- _RECORD SET_:
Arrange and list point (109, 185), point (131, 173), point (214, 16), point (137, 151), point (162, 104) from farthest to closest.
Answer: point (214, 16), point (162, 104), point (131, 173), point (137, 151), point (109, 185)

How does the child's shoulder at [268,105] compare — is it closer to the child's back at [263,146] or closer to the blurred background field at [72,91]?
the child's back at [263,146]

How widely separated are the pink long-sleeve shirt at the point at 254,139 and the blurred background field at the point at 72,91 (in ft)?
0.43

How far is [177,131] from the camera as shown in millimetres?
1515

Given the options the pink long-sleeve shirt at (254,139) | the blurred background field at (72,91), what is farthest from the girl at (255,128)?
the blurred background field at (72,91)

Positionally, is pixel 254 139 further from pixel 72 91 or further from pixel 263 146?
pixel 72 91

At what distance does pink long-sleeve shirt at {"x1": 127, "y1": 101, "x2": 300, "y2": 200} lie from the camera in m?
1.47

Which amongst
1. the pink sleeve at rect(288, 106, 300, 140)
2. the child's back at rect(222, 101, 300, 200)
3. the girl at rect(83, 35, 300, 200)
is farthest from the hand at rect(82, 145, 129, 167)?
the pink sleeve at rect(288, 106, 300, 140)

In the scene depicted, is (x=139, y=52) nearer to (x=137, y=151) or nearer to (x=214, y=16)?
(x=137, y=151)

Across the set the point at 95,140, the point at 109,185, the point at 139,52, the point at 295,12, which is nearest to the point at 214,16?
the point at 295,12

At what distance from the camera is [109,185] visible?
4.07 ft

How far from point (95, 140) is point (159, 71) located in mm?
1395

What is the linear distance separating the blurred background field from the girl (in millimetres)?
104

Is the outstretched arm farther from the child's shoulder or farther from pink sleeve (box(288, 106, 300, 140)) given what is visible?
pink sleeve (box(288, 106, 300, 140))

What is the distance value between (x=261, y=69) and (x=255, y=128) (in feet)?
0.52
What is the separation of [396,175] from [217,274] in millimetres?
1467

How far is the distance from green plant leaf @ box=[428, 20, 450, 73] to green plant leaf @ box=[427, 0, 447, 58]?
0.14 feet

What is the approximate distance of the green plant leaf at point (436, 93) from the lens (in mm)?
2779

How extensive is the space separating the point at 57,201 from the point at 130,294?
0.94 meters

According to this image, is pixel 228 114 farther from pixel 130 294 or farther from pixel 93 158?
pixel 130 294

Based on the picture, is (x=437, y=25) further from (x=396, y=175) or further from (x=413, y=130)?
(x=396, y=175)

- _DO THIS_: Copy the items from the one containing "How far is the" through the last item, with each request unchanged, and raise every number in the answers (the distances and point coordinates) by 121.

- _CORRECT RESULT_:
How far is the distance from green plant leaf @ box=[428, 20, 450, 73] to green plant leaf @ box=[427, 0, 447, 58]?
121.14 feet

What is the approximate distance of the green plant leaf at point (436, 93) from the lens (in mm)?
2900

How extensive is the space separating the point at 57,201 from the point at 130,294?
121.94 meters

According to this image, is pixel 228 114 farther from pixel 130 294 or farther from pixel 93 158?
pixel 251 415

Based on the picture, is (x=437, y=25) further from (x=396, y=175) or further from (x=413, y=130)?
(x=517, y=296)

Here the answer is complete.